Stored data entries:
>> begin

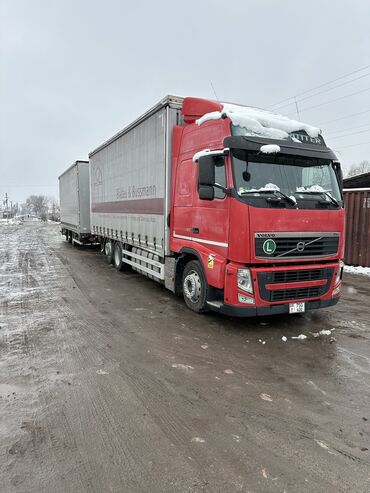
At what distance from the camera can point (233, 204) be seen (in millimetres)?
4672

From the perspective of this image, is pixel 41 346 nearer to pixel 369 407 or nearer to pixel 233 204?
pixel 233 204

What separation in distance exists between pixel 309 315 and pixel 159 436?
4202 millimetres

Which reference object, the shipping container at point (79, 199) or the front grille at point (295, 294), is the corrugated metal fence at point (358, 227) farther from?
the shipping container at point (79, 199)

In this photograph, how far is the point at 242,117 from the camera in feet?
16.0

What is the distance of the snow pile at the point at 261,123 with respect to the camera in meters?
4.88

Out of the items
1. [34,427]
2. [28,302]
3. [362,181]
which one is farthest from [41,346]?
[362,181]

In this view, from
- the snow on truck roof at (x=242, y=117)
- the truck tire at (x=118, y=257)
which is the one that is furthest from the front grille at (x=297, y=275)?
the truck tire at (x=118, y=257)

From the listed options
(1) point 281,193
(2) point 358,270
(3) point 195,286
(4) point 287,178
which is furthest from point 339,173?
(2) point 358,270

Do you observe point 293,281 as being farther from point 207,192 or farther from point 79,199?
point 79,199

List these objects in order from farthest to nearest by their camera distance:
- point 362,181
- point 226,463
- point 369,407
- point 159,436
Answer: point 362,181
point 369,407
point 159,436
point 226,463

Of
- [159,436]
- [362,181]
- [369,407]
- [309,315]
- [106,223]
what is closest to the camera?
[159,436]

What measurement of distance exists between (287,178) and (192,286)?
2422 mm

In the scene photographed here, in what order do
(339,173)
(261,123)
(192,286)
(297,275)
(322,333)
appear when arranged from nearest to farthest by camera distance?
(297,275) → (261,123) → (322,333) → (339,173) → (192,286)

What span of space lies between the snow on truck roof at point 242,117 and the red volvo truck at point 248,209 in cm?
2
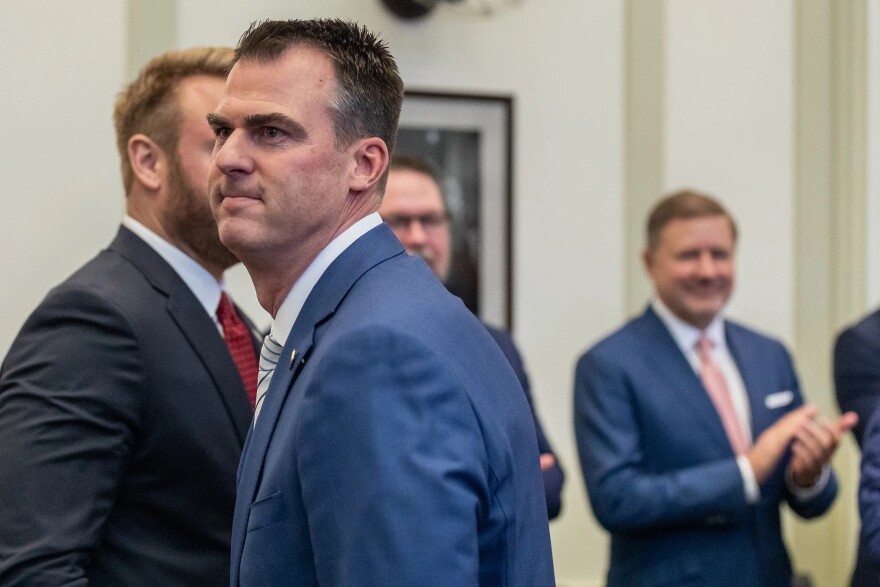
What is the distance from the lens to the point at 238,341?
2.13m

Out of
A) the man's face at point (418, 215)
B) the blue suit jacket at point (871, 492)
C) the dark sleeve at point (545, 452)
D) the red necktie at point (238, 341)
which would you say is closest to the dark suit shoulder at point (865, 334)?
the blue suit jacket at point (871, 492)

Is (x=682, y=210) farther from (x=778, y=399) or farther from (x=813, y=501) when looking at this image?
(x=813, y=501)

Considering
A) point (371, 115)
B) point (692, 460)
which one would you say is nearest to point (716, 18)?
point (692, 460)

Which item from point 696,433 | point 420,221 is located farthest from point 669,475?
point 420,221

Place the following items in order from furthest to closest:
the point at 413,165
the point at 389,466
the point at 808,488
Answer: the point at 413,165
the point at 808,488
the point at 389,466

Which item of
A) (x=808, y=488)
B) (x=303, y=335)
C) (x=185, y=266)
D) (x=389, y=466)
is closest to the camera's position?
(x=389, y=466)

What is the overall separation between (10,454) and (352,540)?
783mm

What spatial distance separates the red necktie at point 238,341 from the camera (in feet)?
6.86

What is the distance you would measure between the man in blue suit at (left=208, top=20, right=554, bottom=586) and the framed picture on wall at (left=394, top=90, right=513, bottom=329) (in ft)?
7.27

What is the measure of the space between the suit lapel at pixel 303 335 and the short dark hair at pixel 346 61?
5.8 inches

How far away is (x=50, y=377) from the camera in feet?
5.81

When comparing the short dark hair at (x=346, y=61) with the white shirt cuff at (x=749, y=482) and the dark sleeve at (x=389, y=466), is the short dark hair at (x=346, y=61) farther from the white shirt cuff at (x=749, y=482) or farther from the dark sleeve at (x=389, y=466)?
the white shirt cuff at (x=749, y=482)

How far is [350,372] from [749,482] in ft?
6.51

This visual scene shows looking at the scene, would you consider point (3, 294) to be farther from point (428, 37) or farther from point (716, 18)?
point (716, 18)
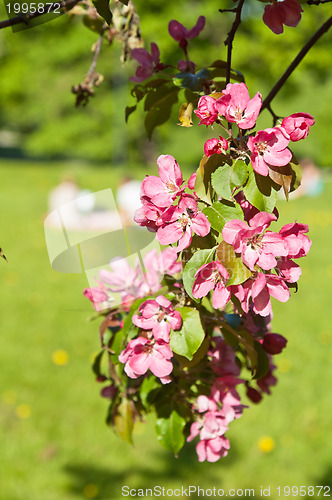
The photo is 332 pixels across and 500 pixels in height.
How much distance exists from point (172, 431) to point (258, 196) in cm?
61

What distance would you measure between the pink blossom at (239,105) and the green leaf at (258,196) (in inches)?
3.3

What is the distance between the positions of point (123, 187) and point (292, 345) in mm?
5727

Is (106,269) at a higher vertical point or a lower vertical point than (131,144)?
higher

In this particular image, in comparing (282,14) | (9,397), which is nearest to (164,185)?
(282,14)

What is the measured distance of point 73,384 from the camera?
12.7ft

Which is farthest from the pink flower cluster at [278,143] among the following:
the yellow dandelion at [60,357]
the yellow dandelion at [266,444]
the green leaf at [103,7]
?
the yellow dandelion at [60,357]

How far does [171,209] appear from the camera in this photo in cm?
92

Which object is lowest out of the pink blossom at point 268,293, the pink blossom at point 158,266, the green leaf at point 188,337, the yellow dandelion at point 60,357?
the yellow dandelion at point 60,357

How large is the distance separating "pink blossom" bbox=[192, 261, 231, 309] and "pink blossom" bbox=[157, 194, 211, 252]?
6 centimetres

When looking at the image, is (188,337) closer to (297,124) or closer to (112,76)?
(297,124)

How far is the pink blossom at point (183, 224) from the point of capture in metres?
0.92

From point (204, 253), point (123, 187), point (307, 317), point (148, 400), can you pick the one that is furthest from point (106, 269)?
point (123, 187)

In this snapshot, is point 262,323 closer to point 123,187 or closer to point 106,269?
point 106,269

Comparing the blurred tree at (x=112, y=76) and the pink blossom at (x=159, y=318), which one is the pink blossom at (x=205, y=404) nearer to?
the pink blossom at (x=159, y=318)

>> end
>> begin

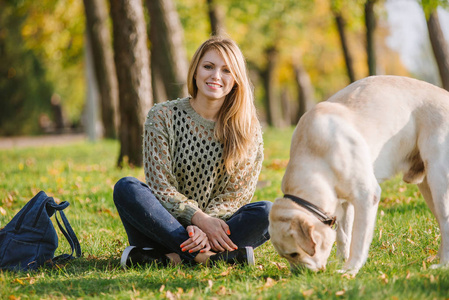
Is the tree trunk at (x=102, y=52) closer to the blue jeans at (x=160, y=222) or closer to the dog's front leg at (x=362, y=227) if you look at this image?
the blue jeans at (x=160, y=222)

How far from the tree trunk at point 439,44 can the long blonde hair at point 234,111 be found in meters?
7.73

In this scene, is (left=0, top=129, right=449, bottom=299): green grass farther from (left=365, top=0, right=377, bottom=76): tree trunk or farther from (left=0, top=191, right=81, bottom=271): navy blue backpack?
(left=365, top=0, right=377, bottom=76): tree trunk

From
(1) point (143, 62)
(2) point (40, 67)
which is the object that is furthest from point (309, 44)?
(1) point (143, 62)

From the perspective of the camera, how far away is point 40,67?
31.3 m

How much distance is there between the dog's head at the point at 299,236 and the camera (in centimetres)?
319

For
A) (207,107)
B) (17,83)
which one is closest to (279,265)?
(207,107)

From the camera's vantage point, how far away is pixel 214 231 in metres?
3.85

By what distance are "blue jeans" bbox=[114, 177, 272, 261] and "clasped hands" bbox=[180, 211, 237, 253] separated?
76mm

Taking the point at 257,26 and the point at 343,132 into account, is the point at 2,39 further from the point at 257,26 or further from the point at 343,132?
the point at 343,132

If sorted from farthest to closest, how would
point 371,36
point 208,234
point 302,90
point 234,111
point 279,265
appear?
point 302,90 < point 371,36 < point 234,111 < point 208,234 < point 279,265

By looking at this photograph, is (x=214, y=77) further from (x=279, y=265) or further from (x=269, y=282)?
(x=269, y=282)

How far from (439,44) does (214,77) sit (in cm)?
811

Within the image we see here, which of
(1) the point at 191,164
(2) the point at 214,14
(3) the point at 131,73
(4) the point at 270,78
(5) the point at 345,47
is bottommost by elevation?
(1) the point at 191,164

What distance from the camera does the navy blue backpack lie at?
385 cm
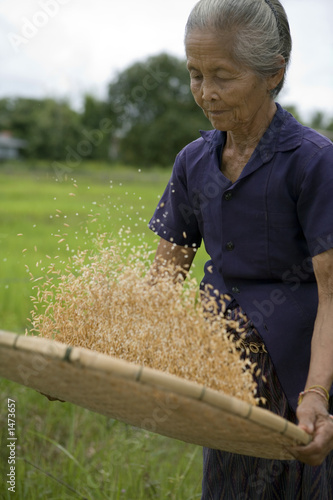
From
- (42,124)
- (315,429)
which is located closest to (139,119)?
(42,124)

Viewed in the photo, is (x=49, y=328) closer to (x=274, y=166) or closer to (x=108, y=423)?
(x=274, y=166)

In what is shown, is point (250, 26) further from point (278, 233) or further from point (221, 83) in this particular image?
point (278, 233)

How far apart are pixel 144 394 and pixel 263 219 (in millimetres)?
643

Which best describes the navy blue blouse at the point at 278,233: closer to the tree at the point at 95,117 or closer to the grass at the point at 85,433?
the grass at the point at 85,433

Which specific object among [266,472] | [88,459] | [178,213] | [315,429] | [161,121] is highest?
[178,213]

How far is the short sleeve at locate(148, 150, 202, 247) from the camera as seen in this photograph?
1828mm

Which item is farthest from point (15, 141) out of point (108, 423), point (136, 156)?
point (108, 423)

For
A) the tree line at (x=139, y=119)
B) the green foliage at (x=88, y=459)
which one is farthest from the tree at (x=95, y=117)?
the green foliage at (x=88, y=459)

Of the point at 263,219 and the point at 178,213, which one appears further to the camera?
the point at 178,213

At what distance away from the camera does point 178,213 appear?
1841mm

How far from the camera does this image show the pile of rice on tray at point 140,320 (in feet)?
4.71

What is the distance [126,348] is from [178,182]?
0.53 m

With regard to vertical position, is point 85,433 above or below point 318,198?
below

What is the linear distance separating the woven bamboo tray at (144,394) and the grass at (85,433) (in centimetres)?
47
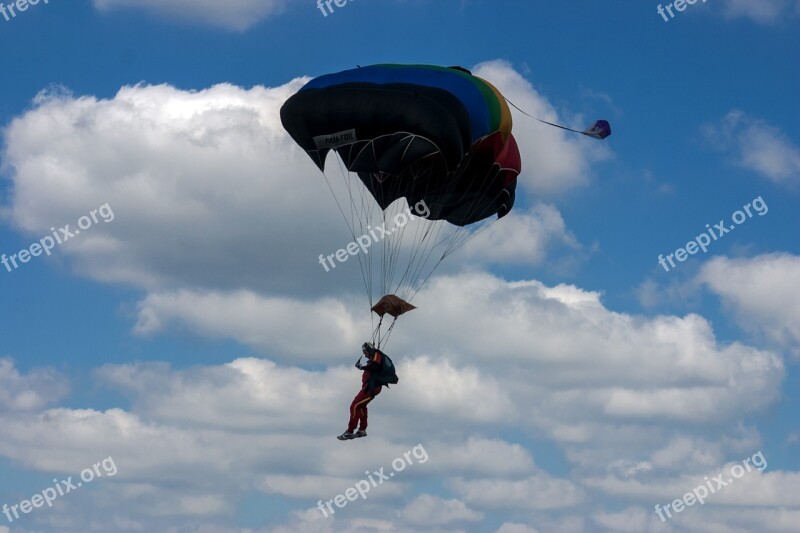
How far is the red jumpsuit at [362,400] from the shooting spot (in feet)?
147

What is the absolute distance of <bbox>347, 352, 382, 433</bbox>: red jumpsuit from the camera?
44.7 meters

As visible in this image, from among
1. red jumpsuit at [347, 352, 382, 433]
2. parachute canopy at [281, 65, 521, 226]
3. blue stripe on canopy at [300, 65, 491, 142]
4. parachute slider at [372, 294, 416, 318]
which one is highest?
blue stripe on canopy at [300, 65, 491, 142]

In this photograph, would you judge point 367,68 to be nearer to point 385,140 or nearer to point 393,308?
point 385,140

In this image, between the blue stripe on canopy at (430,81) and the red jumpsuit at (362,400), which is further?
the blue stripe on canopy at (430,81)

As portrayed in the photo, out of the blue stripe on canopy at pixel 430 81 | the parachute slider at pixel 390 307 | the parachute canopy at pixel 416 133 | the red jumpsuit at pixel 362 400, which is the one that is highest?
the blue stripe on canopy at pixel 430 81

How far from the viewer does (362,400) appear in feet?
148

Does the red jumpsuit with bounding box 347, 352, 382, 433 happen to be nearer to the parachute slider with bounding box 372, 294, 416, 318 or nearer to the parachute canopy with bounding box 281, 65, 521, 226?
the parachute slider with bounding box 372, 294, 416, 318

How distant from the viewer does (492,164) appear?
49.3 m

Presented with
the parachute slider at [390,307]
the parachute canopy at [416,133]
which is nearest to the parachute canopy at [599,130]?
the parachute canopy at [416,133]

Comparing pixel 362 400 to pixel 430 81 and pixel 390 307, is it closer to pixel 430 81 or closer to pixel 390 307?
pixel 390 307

>> end
>> begin

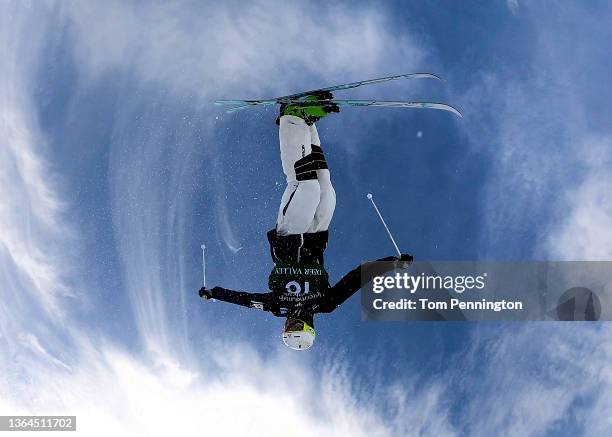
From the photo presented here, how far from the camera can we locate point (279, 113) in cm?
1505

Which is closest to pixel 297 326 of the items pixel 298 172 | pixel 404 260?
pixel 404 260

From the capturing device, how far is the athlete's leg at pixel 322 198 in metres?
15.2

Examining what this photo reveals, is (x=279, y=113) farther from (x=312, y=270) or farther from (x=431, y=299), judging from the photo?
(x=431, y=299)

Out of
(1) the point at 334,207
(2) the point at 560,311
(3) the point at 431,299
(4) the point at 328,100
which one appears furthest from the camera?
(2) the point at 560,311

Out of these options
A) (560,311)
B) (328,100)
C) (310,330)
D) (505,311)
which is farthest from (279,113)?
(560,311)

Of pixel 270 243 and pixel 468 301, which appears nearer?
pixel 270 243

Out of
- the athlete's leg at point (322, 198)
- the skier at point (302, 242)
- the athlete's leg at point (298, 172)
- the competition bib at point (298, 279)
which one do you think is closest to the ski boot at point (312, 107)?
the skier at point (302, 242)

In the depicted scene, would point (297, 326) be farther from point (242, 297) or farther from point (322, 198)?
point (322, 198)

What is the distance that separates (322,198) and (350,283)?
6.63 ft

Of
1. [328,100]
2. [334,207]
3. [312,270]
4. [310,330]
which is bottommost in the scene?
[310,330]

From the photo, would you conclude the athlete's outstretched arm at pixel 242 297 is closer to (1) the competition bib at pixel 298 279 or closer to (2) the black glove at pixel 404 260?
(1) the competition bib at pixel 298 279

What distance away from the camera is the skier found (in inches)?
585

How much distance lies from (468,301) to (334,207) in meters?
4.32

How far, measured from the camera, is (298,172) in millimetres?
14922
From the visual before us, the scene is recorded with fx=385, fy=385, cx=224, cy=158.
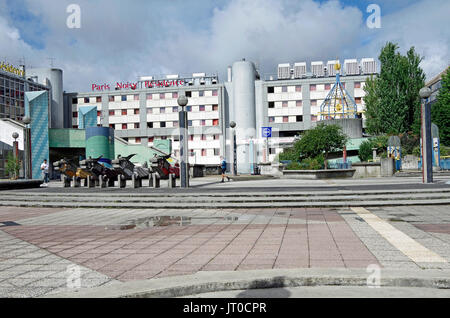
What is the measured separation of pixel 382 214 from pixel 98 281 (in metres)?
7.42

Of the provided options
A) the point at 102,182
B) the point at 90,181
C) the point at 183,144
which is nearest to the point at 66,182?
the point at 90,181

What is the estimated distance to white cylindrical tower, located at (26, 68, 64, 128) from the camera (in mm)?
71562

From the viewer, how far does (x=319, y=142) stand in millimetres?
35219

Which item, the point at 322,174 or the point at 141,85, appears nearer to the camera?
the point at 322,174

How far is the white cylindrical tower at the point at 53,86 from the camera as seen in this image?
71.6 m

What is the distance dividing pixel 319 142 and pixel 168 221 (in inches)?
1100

>> end

## [What you will do]
In the items above, take the lines from the one containing "At what distance from" through the one containing "4202 millimetres", both included, and write them as a JSON list of strings with one string per line, leaving out blank lines.

## [The solution]
[
  "At what distance from the camera can point (233, 204) be seen (in millimetres)?",
  "4672",
  "From the perspective of this image, is pixel 41 346 nearer to pixel 369 407 or nearer to pixel 233 204?",
  "pixel 233 204",
  "What separation in distance exists between pixel 309 315 and pixel 159 436?",
  "4202 millimetres"
]